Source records
——

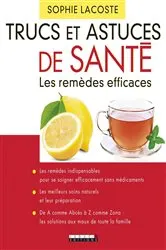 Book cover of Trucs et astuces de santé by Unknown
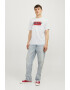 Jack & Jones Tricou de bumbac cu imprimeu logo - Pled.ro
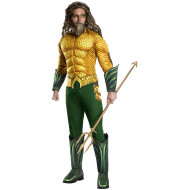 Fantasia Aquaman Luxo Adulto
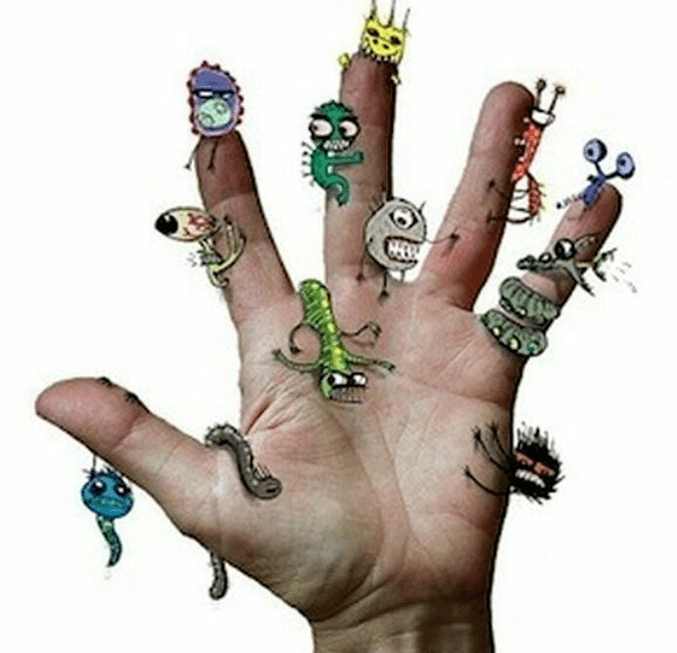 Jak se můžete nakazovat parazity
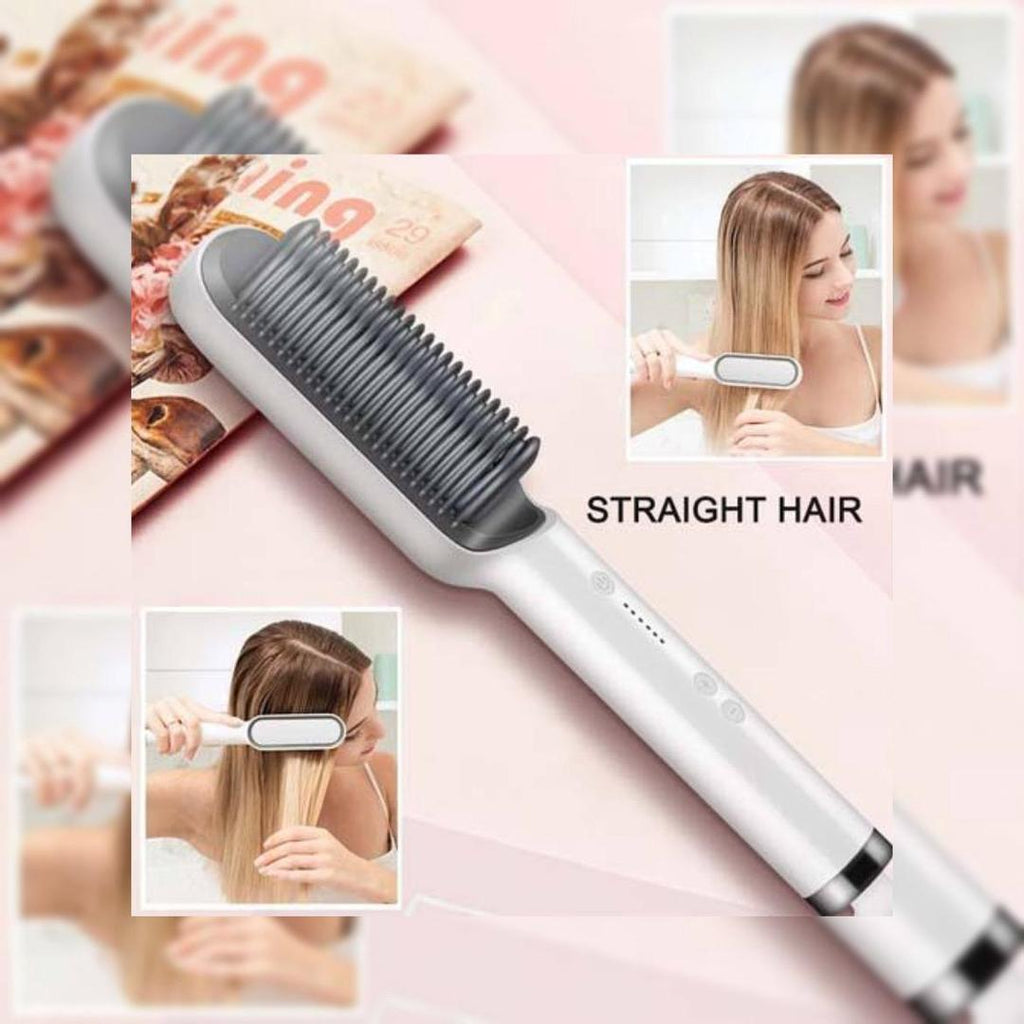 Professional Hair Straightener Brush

——

- DESCRIPTION OF THE TASK -
Please copy the records above word for word, omitting every picture.

- OUTPUT OF THE TASK -
 Book cover of Trucs et astuces de santé by Unknown
 Jack & Jones Tricou de bumbac cu imprimeu logo - Pled.ro
 Fantasia Aquaman Luxo Adulto
 Jak se můžete nakazovat parazity
 Professional Hair Straightener Brush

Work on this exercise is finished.